[WHAT TO DO]
Only the lines starting at the one that contains "From the photographic" and running to the end should be repeated, exactly as written.

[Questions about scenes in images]

++++++++++

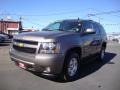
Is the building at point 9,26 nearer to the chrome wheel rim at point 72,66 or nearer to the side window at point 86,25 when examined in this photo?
the side window at point 86,25

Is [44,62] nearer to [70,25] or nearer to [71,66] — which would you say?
[71,66]

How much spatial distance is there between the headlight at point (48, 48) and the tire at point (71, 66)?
68 cm

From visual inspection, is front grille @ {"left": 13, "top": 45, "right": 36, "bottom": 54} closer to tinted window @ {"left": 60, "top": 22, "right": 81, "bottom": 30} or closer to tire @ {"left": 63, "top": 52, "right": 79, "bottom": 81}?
tire @ {"left": 63, "top": 52, "right": 79, "bottom": 81}

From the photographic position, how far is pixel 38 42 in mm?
5824

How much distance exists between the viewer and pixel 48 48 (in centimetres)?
582

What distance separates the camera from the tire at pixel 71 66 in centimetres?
640

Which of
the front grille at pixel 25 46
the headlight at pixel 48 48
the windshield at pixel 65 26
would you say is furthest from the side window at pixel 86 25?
the front grille at pixel 25 46

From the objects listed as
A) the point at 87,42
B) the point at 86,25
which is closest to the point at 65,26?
the point at 86,25

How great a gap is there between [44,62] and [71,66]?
4.39ft

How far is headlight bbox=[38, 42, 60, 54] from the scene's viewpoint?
19.0 ft

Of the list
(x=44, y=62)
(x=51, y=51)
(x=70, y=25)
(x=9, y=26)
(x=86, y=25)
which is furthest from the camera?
(x=9, y=26)

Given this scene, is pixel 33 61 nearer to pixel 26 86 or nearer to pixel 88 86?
pixel 26 86

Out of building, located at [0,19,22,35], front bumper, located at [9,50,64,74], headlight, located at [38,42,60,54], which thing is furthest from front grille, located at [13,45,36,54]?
building, located at [0,19,22,35]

++++++++++

[TASK RESULT]
From the photographic position, how far is pixel 38 42 in mm?
5824

How much distance exists between the viewer and pixel 48 48 (in centimetres)?
582

What distance separates the camera from the tire at pixel 71 66 in centimetres?
640

Which of
the front grille at pixel 25 46
the headlight at pixel 48 48
the windshield at pixel 65 26
would you say is furthest from the side window at pixel 86 25?
the front grille at pixel 25 46

From the objects listed as
A) the point at 87,42
B) the point at 86,25
which is closest to the point at 65,26?
the point at 86,25

How great a gap is there between [44,62] and [71,66]?
4.39ft

How far is headlight bbox=[38, 42, 60, 54] from the scene's viewpoint?
19.0 ft

Of the list
(x=44, y=62)
(x=51, y=51)
(x=70, y=25)
(x=9, y=26)
(x=86, y=25)
which is furthest from the camera?
(x=9, y=26)

Given this scene, is pixel 33 61 nearer to pixel 26 86 or nearer to pixel 88 86?
pixel 26 86

Out of building, located at [0,19,22,35], front bumper, located at [9,50,64,74], headlight, located at [38,42,60,54], which thing is furthest from front grille, located at [13,45,36,54]?
building, located at [0,19,22,35]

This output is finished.